■ **Records supplied**
"""

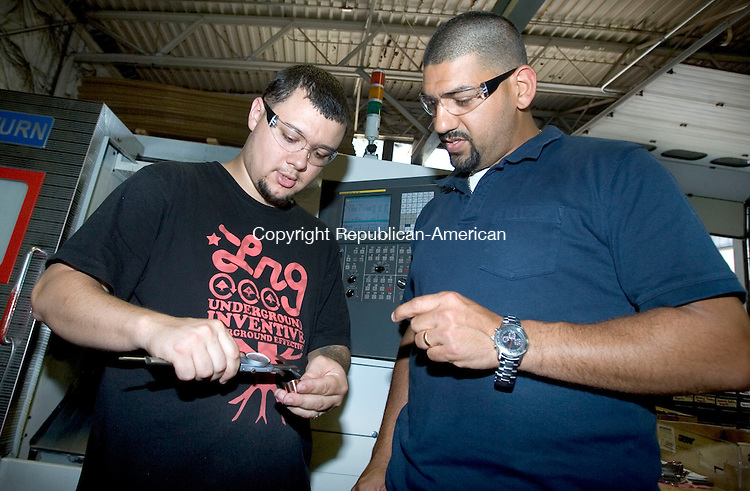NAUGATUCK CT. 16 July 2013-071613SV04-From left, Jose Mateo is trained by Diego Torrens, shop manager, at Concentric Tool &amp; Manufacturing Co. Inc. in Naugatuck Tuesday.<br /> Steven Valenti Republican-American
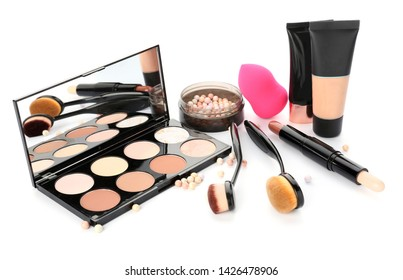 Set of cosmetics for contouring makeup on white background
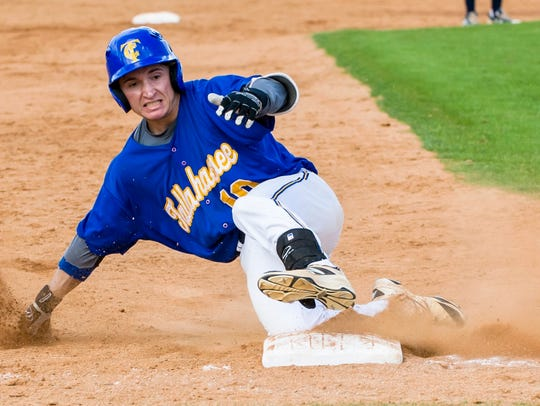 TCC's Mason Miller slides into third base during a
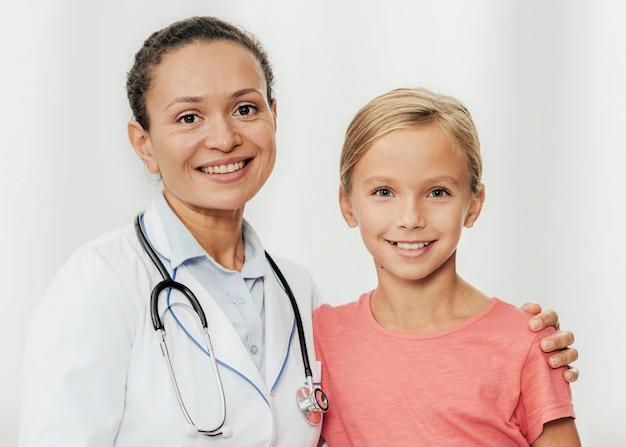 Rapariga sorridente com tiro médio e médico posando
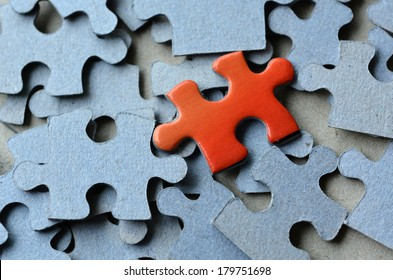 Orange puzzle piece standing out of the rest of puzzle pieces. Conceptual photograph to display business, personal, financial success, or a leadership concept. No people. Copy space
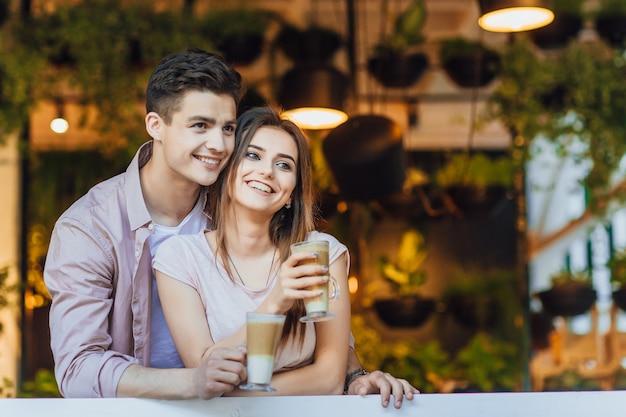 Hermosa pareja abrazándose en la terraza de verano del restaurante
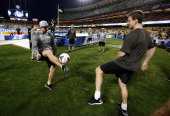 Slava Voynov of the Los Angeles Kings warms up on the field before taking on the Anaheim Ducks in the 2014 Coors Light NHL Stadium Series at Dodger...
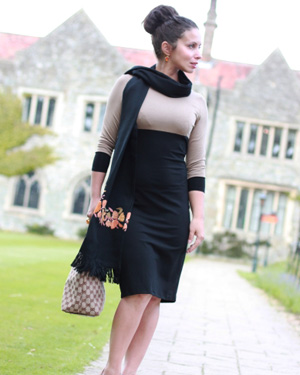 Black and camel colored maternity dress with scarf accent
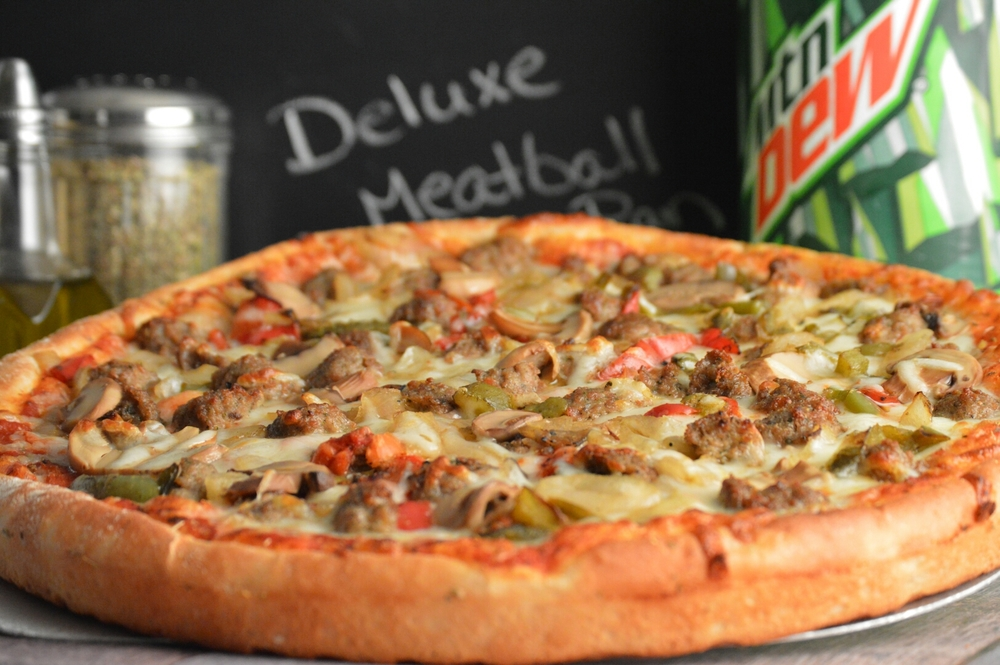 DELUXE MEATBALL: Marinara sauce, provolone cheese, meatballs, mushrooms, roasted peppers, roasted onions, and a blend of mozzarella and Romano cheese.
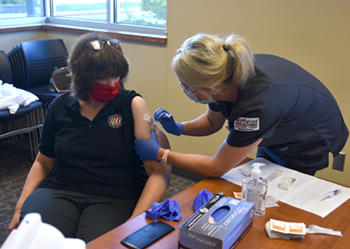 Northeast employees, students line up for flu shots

"""
"""

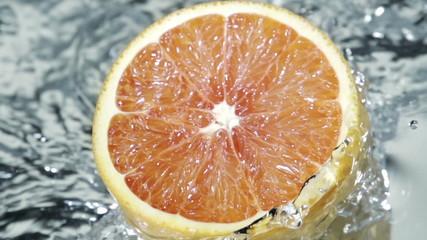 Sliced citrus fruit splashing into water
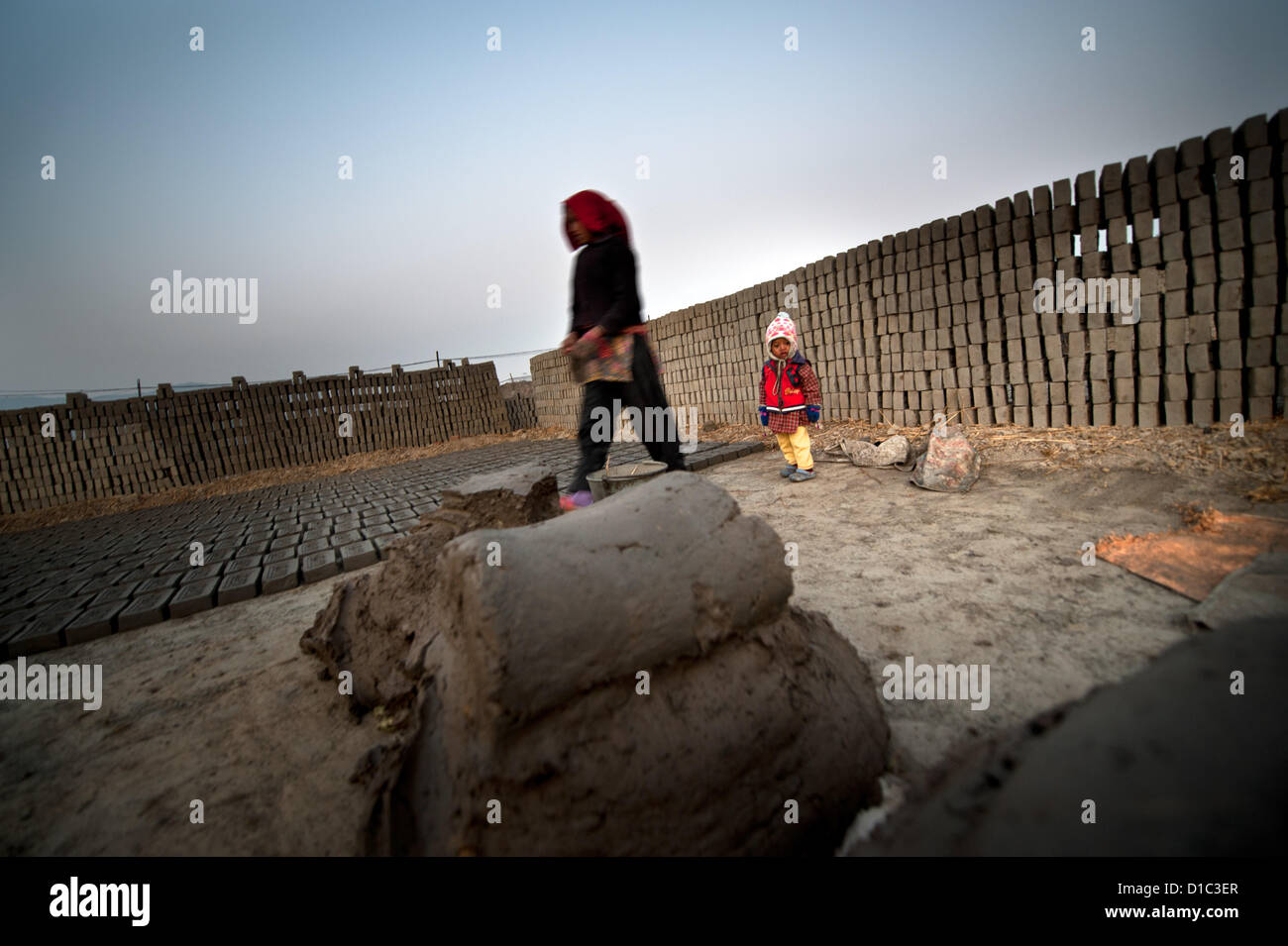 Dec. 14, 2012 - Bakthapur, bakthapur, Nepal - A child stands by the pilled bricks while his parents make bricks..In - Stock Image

"""

■ **Work instructions**
Look through the material above. Transcribe exactly the lines between the ones with "Rapariga sorridente com" and "Hermosa pareja abrazándose", inclusive, and keep pictures out.

■ **Exercise answer**
 Rapariga sorridente com tiro médio e médico posando
 Orange puzzle piece standing out of the rest of puzzle pieces. Conceptual photograph to display business, personal, financial success, or a leadership concept. No people. Copy space
 Hermosa pareja abrazándose en la terraza de verano del restaurante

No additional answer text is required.